Flynn stopped speaking out loud.
On some level Tetsami didn’t blame Flynn for being pissed. When she had been young and stupid, she had the same problems with people trying to do what was best for her. She knew, on some level, the kid never really understood it when she told him how lucky he was. When Tetsami was his age, she could only wish for the kind of stability Flynn had. Back in the bad old days when she was a software hacker on Bakunin, she had barely scraped by from job to job, the last one nearly killing her.
No one ever shot at Flynn Nathaniel Jorgenson. His job didn’t carry a risk of frying his brain on the wrong side of a black security program. He was able to take things like food, clothing, and shelter for granted. Until the damn Protean egg-thing showed up, all the kid ever had to worry about were the occasional stare and harsh language. Even those were low key compared to what Tetsami had gotten because of her ancestry from Dakota.
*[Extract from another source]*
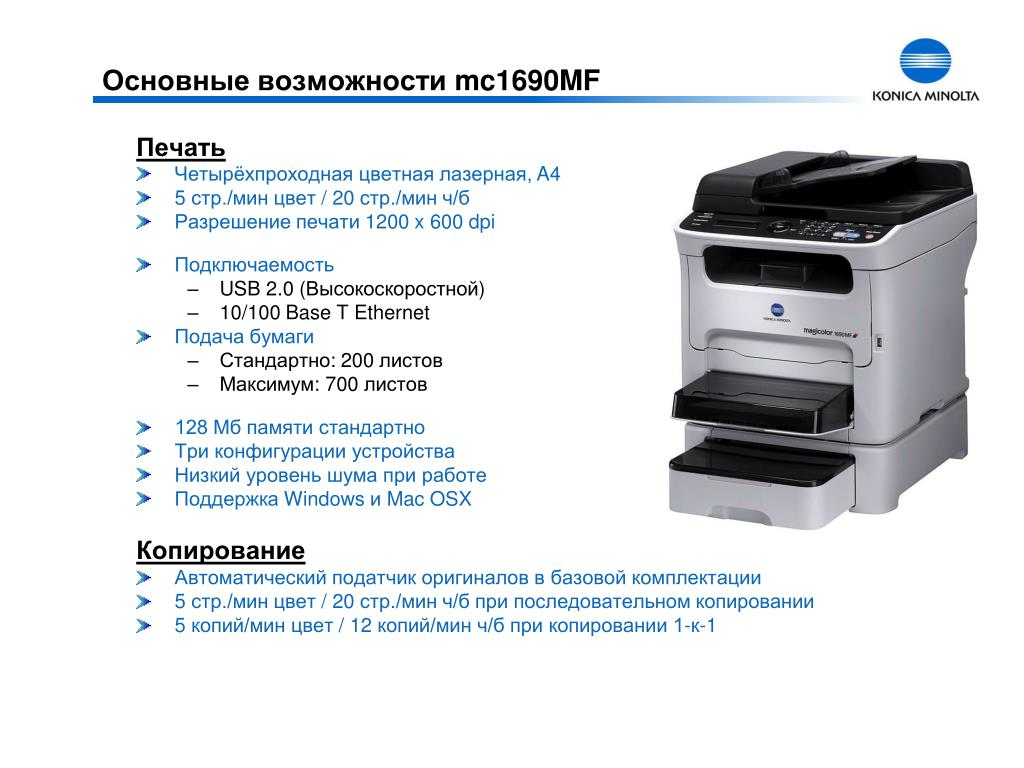 MC1690MF SCANNER DRIVERS FOR WINDOWS DOWNLOAD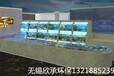 丹陽定做魚缸圖片丹陽定做海鮮池安裝丹陽定做酒店魚缸價格丹陽定做海鮮魚缸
For all his angst about being the oddball, he didn’t understand that just the fact she was here meant that his society accepted him. He might not be a model citizen by the bizarre rules that had evolved on Salmagundi, but he wasn’t really an outcast.
Not yet.
She was still regretting opening her big mouth when she felt Flynn withdraw. She blinked, and it was her body that was blinking. She reached up and touched the restraint collar with Flynn’s hands.
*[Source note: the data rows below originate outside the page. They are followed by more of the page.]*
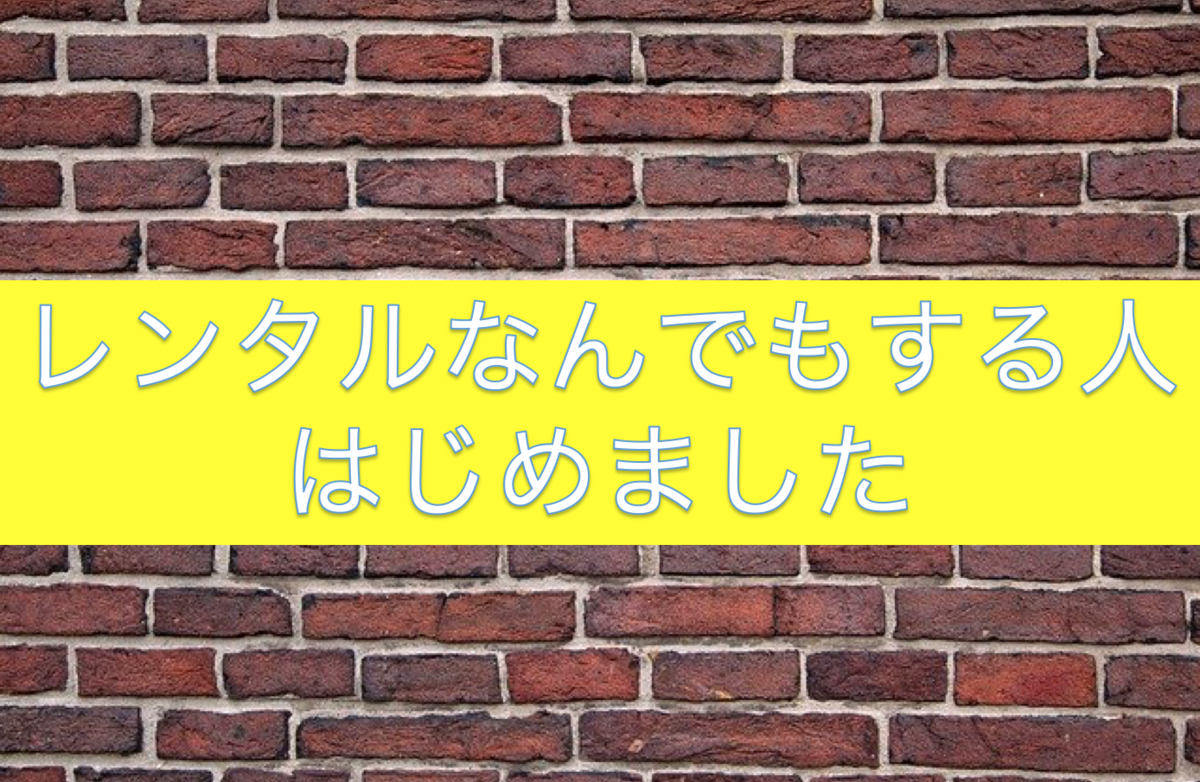 f:id:Akishun_life:20200316111005p:plain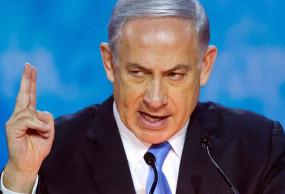 इजराइल: नेतन्याहू का ईरान पर पलटवार, बोले- 'हमला किया तो खैर नहीं'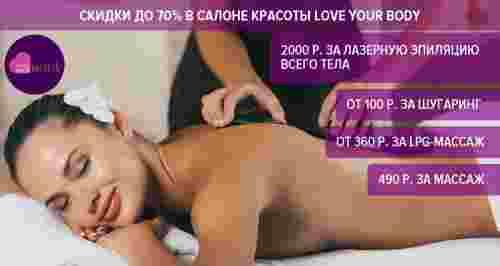 Скидки до 70% на массаж, косметологию, эпиляцию, SPA и другое!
“Get you more trouble than you deserve,” she said, her voice now sounding like the one in her head. “Now shut up, we don’t have a lot of time.”
Fortunately, she and Flynn had traded off enough that wearing his body wasn’t nearly as disorienting as it could have been. In her own mind it had been seventeen years since she had a female body, or had been shorter than Flynn’s 200 centimeters, her 150-year-old mental image notwithstanding.
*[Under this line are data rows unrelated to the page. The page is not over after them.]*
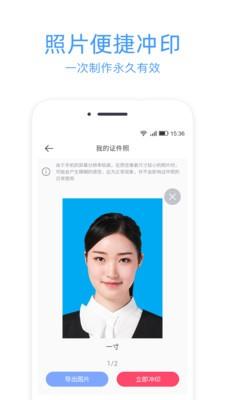 智能证件照冲印手机正版安卓版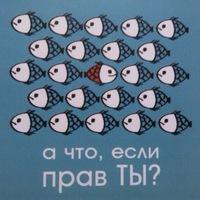 Глеб Арсланов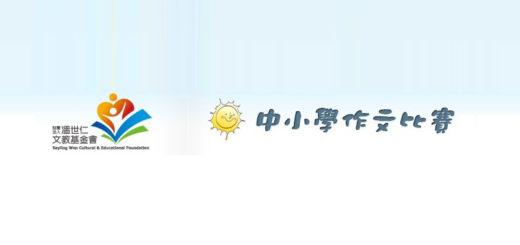 財團法人溫世仁文教基金會中小學作文比賽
She felt around the edge of the restraint collar and found the hatch on the control panel.
“Sonny, zip it.”
She kept her finger on the panel as she walked over to the bathroom. She would have liked to run, but the collar
In the bathroom she faced the mirror. She had seen Flynn’s lean face, tattooed brow, and sandy hair often enough—but it still was startling to her when she was actually in control. When she was just along for the ride, somehow the reflection wasn’t her.
The restraint collar was a thin toroid wrapping their neck, just loose enough to slip a finger underneath. Buried inside were some sophisticated electronics, position sensors, and a little Emerson field generator; the kind that, when it activated, interfered with human neural impulses enough to knock the victim out.
Fortunately, since bio-interfaces were universal on Salmagundi, she didn’t have to worry about the damn thing being lethal. Back in her days in the Confederacy, some people didn’t bother to calibrate these things to accommodate folks with wired skulls—a badly adjusted one could’ve cooked their brain. Techs here knew better.